NFV applications have stringent SLA, they need to be highly available with an uptime of 99.9 (99). NFV availability depends on the cloud infrastructure and hence they need to be aware of health of openstack service. when the infrastructure failure is detected early, these applications can be moved to a different cloud and the cloud operators can be notified . The key take away here is catching and handling failures before NFV customer experiences an application failure.
a. All openstack services receives queries and replies back with an expected result. b. Packets can be sent and received on tenant and external network
Provide a tool that checks the health of the cloud.
- Should be light weight, non disruptive and less resource intensive.
- Should provide configurable functional testing
- Should verify resource states after openstack upgrade
- Should work on all openstack installs, i.e it should be agnostic to openstack distribution and various deployment models.
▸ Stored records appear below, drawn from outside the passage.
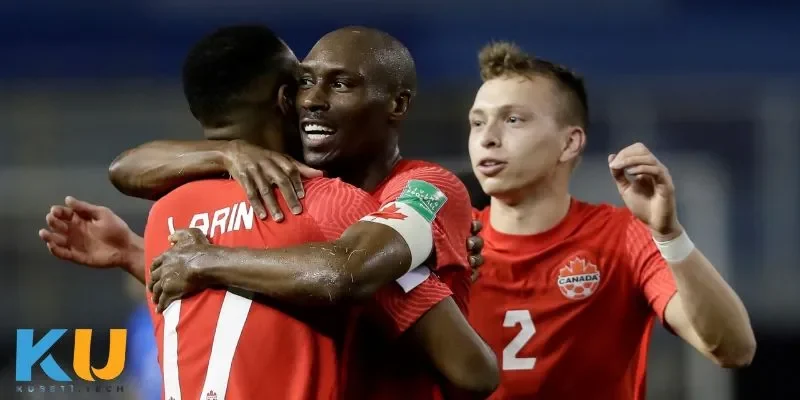 Đội Tuyển Canada - Chặng Đường Phát Triển Đến Thành Công Sự đầu tư và tương lai hứa hẹn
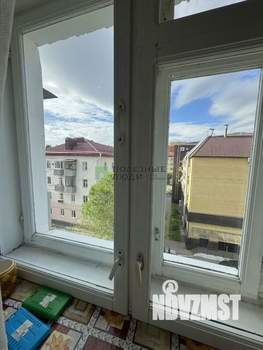2-к квартира, вторичка, 42м2, 5/5 этаж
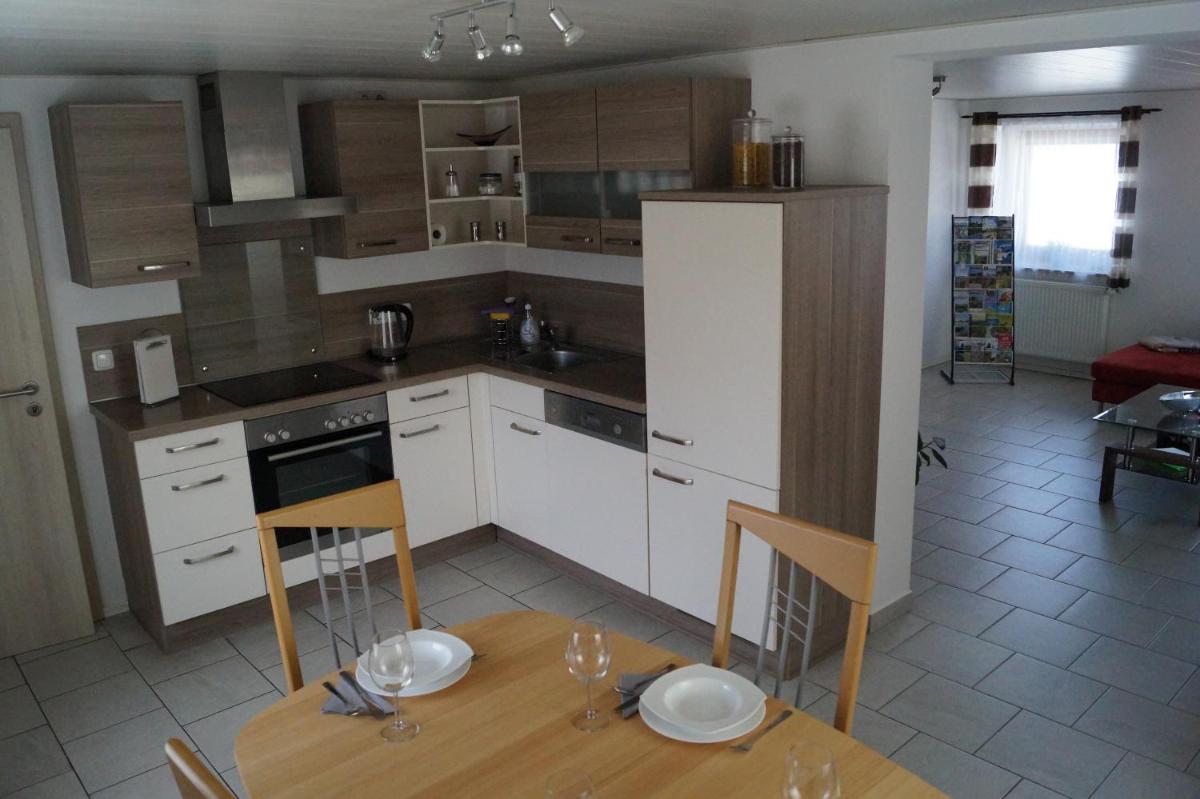 Ferienwohnungen Denk - Housity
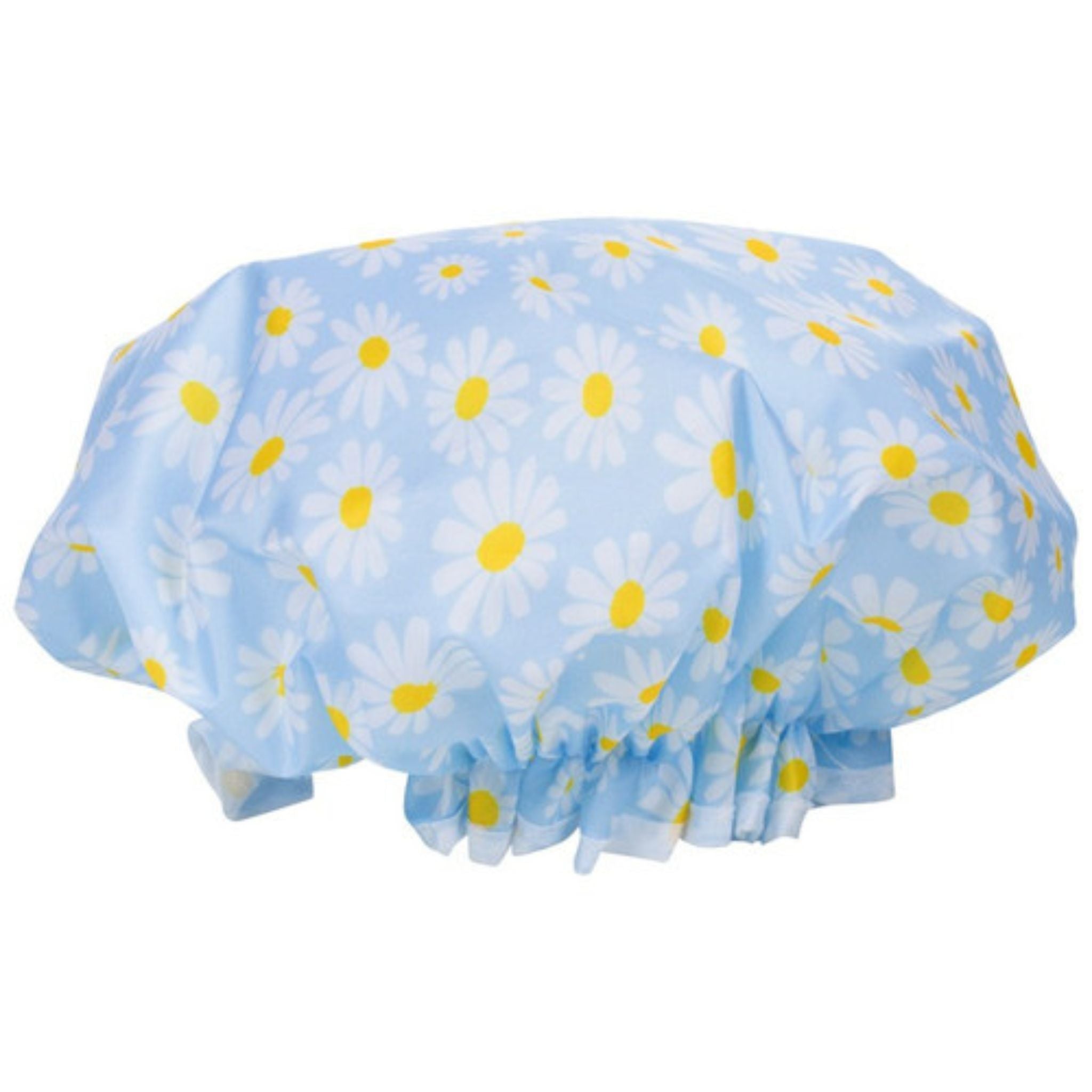 Cala Shower Cap Daisies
- Should work for both tenants and operators
- Provide both CLI and API.
- Operator check*
a. Check all services are running and listening on the ports
b. check the cluster status of infra components rabbit and percona (mysql ‘wsrep’ and rabbitmqctl cluster_status) c. If Openstack is in HA mode, test the HAProxy and each of the services behind the HAProxy (run 'a' and 'b’) d. If pacemaker is installed, use 'crm status' or ‘pcs status'
Requires cloud-admin and operator access.
-
Endpoint check a. keystone service-list b. glance image-list c. cinder list d. nova list e. neutron net-list f. login to horizon page
-
Functional check a. Create tenant, create network, upload an image, create two VMs and run ping between the VMs. b. Create VM, create volume, attach volume to the VM. c. detach VM, delete volume and delete VM d. Clean up all resources
-
Comprehensive health check a. Create VM on each compute node and ping the gateway. b. Determine max MTU and check jumbo packets (optional) c. Check security groups (ping, ssh and http traffic)
-
Upgrade check a. Create or snapshot the state of existing openstack resources such as tenants/routers/VMs/Loadbalancers b. After upgrade check if the created/snapshotted resources are in operational state c. Check security groups after upgrade (ping, ssh and http)
Application can make use of endpoint, comprehensive, functional and upgrade checks. Application can snapshot the resources before upgrade and then check there state after the upgrade. Cloud Pulse itself can be run as a tenant-vm, which then can provide REST-API access to other NFV, VNFM, NFVO applications.
Operators can install cloud-pulse in one of the controllers directly or using docker container. They should be able to run all of the health checks listed above.